* Provided material *
☆ ☆ ☆ ☆

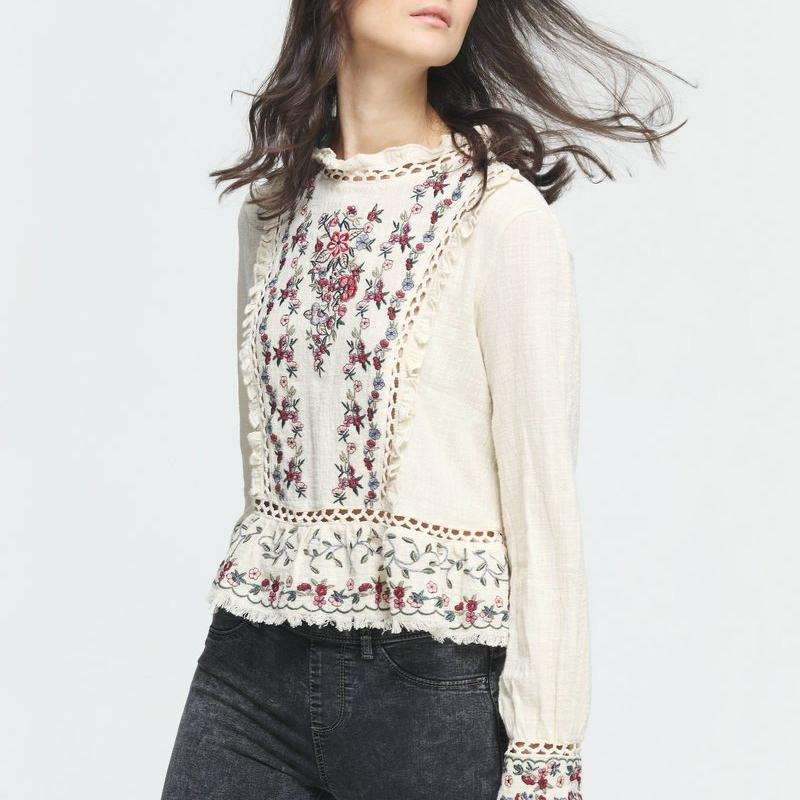Addisyn Blouse in Beige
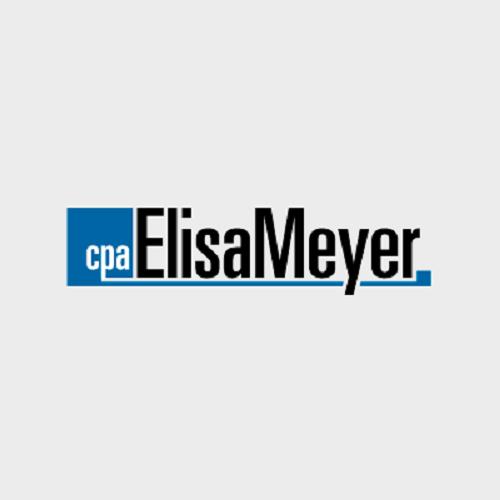 Elisa Meyer Cpa image 0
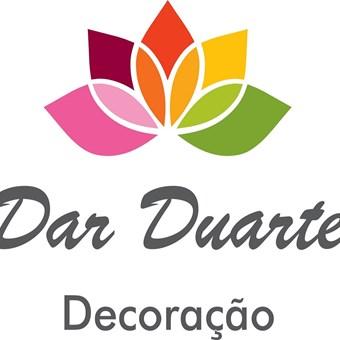 Darlene Duarte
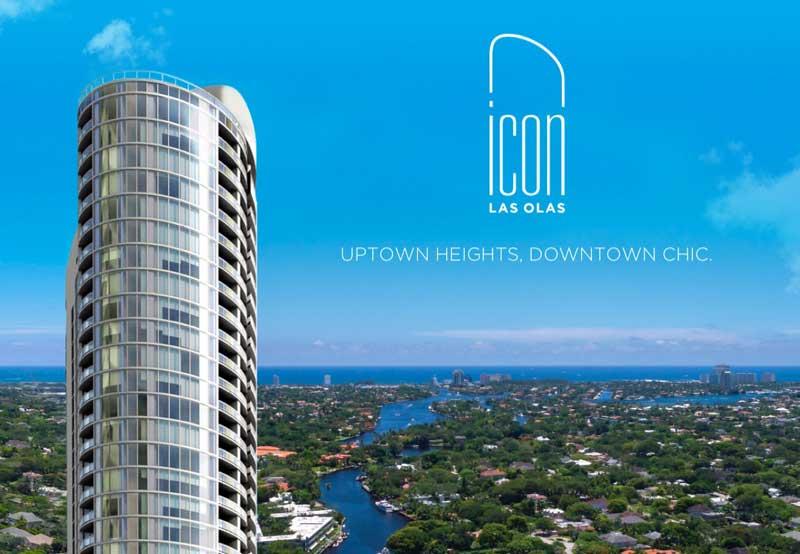 Icon Las Olas Luxury Hi Rise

☆ ☆ ☆ ☆

* Work item *
The lines from the one holding "Elisa Meyer Cpa image 0" through the end of the material above are to be echoed exactly, both ends included. Do not include pictures.

* Your response *
 Elisa Meyer Cpa image 0
 Darlene Duarte
 Icon Las Olas Luxury Hi Rise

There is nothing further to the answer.